2.5. Essential Oil Extraction from Fresh Plectranthus amboinicus Leaves Using a Non-Polar Solvent

Plectranthus amboinicus essential oil (EO) was extracted from fresh leaves according to Mohd-Hairul et al. [13] using a non-polar hexane solvent (Sigma, USA). A total of 100 g of fresh leaves was harvested respectively at 8 a.m., 2 p.m., and 8 p.m. and ground separately in a mixer grinder. The ground leaves were then immersed in 800 mL hexane for 48 h, and the extract was filtered using a Whatman filter paper (125 mm, No. 4) to remove the residues. Next, the extract was concentrated using a rotary evaporator (Buchi, Switzerland) with the water bath set at 50 °C. The concentrated extract paste was dissolved in 3 mL hexane and subjected to the total phenolics, total flavonoids, and GC-MS analyses.

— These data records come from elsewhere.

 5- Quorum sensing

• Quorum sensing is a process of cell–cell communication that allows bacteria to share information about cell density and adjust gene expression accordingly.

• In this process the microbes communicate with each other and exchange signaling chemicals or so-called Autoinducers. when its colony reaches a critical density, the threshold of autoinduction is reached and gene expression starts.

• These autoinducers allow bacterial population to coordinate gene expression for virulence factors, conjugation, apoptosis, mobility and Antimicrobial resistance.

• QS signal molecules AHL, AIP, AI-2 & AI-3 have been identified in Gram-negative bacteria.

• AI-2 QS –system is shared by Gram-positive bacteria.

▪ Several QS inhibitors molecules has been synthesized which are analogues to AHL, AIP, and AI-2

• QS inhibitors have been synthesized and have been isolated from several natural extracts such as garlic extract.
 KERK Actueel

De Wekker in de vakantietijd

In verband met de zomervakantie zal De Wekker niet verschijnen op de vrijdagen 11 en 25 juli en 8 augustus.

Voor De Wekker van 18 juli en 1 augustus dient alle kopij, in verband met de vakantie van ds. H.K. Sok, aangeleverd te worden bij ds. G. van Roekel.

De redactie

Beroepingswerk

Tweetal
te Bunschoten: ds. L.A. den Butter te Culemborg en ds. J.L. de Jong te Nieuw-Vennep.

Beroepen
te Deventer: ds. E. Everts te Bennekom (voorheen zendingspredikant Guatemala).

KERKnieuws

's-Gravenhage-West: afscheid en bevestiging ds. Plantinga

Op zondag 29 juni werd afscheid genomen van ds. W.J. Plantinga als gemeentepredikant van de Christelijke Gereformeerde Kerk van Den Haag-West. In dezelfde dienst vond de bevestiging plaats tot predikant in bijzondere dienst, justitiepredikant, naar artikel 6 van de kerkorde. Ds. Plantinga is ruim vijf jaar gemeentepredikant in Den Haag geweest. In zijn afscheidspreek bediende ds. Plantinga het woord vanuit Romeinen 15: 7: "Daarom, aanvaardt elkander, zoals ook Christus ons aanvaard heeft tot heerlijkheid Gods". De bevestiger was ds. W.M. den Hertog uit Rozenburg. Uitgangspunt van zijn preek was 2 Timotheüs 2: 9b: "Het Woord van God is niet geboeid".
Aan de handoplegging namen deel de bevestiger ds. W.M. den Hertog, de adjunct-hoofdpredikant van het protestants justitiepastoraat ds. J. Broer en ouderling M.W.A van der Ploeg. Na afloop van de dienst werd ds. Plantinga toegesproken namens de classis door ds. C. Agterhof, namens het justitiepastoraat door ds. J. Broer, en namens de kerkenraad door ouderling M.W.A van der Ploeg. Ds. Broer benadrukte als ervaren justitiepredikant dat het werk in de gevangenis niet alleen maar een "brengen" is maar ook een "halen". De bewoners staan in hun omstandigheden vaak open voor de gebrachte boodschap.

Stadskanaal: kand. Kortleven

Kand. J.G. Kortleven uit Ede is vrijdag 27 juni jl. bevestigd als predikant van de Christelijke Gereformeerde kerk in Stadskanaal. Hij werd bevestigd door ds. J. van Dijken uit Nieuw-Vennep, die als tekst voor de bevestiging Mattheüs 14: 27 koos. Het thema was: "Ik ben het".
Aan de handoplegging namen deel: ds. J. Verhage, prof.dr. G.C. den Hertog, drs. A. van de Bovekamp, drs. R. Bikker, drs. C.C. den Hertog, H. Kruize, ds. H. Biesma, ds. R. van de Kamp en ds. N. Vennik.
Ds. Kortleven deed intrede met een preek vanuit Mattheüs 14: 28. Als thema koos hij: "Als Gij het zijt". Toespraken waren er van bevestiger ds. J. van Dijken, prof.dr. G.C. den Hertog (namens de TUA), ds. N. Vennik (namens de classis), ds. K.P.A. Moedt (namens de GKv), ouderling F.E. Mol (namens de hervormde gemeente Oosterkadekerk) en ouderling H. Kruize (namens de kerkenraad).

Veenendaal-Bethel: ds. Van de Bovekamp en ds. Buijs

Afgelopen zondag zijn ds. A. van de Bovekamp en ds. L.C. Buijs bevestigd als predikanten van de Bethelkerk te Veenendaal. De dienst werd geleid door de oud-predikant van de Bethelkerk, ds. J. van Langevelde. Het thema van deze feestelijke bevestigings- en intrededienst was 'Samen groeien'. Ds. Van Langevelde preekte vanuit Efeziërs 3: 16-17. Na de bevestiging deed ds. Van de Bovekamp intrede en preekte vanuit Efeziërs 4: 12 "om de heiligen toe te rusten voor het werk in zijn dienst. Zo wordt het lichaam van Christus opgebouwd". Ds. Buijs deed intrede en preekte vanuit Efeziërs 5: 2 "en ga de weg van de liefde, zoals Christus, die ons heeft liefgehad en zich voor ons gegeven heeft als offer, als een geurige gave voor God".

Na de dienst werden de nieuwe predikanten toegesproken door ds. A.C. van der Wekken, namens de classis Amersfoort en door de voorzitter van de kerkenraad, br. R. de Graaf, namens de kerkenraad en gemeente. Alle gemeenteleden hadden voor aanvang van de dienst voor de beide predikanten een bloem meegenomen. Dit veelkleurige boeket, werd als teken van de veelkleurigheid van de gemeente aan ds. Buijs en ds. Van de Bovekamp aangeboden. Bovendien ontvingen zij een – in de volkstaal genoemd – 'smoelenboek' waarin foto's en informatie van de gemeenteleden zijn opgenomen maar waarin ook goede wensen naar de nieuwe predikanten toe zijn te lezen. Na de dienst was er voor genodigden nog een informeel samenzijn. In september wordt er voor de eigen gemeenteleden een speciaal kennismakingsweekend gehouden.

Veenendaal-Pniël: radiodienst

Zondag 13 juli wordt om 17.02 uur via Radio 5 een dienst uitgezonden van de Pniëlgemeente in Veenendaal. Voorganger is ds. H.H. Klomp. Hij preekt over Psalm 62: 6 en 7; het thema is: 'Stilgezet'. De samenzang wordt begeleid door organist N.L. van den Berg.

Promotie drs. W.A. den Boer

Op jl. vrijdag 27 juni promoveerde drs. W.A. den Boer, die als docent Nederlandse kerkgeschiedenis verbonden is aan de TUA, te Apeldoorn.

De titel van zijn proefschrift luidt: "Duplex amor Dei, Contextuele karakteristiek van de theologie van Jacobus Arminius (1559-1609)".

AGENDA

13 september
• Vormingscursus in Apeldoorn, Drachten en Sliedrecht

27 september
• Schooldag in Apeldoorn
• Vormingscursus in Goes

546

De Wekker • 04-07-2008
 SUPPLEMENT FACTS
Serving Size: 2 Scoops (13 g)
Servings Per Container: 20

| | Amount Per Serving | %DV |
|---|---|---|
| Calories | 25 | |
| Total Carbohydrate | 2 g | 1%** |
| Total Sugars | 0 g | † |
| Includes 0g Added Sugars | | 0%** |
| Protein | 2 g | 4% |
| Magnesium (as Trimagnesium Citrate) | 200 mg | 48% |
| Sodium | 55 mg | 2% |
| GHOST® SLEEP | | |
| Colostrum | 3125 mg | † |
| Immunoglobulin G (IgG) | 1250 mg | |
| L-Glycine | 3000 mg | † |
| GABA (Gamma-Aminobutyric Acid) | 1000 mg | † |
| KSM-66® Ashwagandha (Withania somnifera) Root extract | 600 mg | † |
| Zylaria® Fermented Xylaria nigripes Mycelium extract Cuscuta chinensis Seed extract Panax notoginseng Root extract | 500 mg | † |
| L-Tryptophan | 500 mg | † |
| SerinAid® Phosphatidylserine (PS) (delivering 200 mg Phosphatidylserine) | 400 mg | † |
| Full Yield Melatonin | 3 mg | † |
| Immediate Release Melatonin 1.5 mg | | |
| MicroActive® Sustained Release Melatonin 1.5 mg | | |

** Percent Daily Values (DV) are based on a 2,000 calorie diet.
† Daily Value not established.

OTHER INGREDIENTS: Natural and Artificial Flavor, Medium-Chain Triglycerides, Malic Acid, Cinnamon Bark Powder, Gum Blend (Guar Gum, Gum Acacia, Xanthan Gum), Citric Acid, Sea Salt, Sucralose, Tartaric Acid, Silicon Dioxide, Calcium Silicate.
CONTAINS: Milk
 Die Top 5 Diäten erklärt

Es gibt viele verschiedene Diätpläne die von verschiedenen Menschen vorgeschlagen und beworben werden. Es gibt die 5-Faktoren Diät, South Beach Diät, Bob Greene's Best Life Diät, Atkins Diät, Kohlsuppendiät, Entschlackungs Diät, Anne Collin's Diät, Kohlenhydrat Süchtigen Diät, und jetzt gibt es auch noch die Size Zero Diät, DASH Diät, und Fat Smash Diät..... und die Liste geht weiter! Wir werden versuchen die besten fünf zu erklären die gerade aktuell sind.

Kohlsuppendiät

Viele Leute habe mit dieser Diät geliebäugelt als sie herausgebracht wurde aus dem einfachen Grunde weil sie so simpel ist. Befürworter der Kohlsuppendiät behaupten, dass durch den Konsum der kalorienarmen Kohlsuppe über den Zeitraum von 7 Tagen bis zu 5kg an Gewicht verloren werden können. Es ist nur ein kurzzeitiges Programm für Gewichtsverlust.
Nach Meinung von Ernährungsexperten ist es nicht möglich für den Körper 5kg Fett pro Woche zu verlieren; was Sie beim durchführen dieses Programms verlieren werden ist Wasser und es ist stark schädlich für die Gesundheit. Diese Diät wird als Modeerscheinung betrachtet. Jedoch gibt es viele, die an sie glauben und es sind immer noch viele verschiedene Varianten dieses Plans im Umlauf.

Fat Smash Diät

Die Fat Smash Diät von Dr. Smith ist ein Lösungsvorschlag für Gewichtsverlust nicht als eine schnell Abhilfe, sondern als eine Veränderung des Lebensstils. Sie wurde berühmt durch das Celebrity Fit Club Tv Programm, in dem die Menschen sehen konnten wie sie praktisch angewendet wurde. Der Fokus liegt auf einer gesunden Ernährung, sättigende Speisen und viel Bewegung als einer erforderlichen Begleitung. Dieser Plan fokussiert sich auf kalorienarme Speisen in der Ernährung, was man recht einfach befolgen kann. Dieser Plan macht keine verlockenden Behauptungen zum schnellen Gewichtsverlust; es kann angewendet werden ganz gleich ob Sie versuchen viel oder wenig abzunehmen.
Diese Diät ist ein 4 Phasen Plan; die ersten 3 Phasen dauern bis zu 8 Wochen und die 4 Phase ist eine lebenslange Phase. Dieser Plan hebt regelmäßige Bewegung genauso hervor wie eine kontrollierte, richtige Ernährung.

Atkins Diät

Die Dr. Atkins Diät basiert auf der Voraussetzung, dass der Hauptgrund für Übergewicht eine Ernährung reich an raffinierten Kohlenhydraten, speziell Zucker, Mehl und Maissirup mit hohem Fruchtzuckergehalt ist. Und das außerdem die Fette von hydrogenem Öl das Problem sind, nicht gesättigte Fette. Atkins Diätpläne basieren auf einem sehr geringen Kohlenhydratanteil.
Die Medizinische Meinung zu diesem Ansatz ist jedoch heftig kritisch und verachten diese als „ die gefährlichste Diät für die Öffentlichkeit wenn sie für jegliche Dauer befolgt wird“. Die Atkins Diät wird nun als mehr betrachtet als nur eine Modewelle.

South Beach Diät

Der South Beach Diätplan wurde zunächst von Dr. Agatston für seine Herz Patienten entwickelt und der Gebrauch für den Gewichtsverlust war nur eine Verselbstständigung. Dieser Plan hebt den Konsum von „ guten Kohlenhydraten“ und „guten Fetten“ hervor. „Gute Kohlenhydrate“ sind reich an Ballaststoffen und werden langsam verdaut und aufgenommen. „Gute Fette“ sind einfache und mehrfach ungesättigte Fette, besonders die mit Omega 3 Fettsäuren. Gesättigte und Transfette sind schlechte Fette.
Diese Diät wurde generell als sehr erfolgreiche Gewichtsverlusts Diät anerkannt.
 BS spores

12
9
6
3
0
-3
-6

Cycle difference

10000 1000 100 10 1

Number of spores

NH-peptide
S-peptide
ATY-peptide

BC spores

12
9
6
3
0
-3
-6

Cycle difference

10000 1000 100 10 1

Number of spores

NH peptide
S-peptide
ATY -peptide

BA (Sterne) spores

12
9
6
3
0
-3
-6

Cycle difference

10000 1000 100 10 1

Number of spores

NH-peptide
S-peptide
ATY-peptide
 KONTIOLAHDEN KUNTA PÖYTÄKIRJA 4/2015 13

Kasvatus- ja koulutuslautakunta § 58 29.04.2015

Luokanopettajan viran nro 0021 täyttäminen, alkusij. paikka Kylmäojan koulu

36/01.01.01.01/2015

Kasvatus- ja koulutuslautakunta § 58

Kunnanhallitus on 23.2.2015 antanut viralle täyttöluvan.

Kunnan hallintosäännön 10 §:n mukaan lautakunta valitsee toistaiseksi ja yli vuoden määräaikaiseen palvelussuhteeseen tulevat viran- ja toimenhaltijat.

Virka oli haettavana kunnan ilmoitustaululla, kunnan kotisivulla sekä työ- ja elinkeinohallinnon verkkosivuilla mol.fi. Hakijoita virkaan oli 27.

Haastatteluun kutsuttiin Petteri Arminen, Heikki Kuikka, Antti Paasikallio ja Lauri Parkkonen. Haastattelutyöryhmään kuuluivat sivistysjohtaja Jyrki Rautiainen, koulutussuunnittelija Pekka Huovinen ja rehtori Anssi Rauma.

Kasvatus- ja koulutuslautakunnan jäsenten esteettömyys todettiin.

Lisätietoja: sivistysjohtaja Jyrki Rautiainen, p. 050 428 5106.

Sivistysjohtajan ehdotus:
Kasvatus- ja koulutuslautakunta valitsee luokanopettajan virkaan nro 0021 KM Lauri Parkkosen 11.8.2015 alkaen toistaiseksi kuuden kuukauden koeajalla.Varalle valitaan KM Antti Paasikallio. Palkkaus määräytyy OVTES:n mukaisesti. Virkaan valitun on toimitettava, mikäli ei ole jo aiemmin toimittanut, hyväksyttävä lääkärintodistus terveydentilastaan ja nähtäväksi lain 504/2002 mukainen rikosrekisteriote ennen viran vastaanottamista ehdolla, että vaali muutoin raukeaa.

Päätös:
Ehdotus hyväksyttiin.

2.6. Total Phenolics Content Assay (TPC) of Plectranthus amboinicus Essential Oil Extract

The total phenolics content of P. amboinicus oil extract was determined by the Folin–Ciocalteau method according to Mohamad et al. [14]. The Folin–Ciocalteau (FC) reagent (Sigma Aldrich, St Louis, MO, USA) was pre-prepared using a 1:10 ratio of FC reagent to distilled water. Twenty microliters of the extract were mixed with 100 µL of FC reagent for 5 min. Then, 80 μL (7.5% w/v) of sodium carbonate solution (Sigma, USA) was added and thoroughly mixed before incubation at room temperature for 2 h. The absorbance reading of the mixture was then measured at 765 nm using an ELISA plate reader (Bio-Tek Instruments, USA). A calibration curve was plotted using a standard solution of gallic acid, and the results were expressed as mg gallic acid equivalent (GAE) per 1 g of oil.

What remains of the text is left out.